Bir başka deyişle...
Davul Kemal Bey'in boynunda...
Tokmak Önder Sav'ın elinde...
Hal böyle olunca, Kılıçdaroğlu bir o yana bir bu yana savrulup
duruyor.
Soruyorlar:
-Gürsel Tekin ne olacak?
Kılıçdaroğlu burada sazı eline alıyor, herkese ayrı telden
çalıyor:
-Aklan da gel...
-O bizim her şeyimiz...
-O PM üyesi olarak hizmet edecek.
Önce şu "aklan da gel"e bakalım.
Ne yapmış Gürsel Tekin?
Kadıköy Belediye Başkan Yardımcısı olduğu dönemde,
gariban bir vatandaşa ruhsat vermiş.
Vermemeliymiş!
Vermiş ve 2,5 yıl hapis cezasına
çarptırılmış...
Ne zaman?
Daha il başkanı değilken...
Daha Kemal Kılıçdaroğlu'nun esamesi
okunmazken...
Ve seçim vakti...
Kılıçdaroğlu-Tekin ikilisi İstanbul'u
sallıyor...
Türkiye bu ikiliyi konuşuyor.
Sonuç?
Hüsran değil!
Hüsran olsaydı eğer, Kılıçdaroğlu'nun bugün Baykal'ın
koltuğuna oturması mümkün değildi zaten.
Her neyse!
Kemal Bey, Posta yazarı Candaş Tolga Işık'a Gürsel Tekin için
"Aklan da gel" diyor ya... Adama sormazlar mı,
"Ah be Kemal Bey, beraber İstanbul'da yol aldığın, birlikte
açılımlar yaptığın Gürsel Tekin'in aklanması şimdi mi aklına
geldi?"
Yoksa...
Biri mi bu lafı kulağına fısıldadı?
Önder'iniz mi yaptı bu işi yoksa?
Hangisi Kemal Bey?
Ne yazık ki, Kemal Kılıçdaroğlu şu anda kendi hür
iradesiyle adım bile atamıyor. Parti içinde resmen
kuşatılmış durumda. Önder Sav ne diyorsa o oluyor. Kemal
Kılıçdaroğlu ise, eli mahkum olduğu için her denilene
"he" demek zorunda kalıyor.
Şimdi diyorlar ki:
-Gürsel Tekin İstanbul'a dönüyor.
Dönemez, dönemeyecek!
Orayı da Gürsel'e yedirmezler!
Neden?
Kılıçdaroğlu Çorum yolunda bunun da işaretini verdi çünkü.

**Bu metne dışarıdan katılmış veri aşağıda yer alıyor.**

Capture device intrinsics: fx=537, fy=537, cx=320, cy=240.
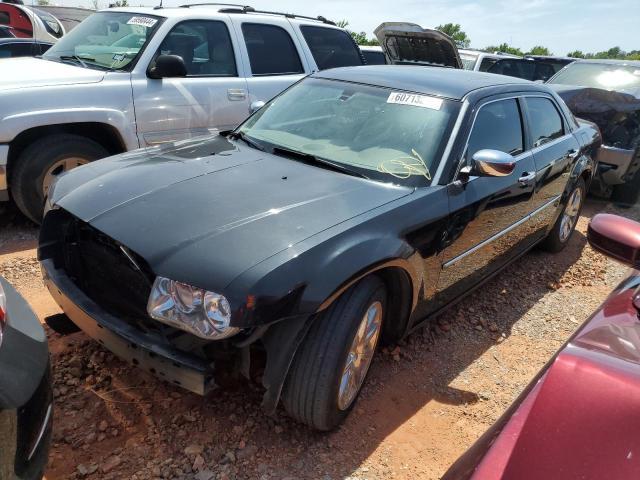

Gürsel Tekin'e Ankara'dayken "İstanbul'a git"
diyen Kemal Bey, Çorum'da kulağına bir şeyler fısıldanınca,
"Arkadaşımız PM üyesi olarak hizmetlerine devam
edecek" dedi.
Özeti çok net:
Gürsel Tekin harcanmıştır!
Kemal Kılıçdaroğlu ise kuşatılmıştır.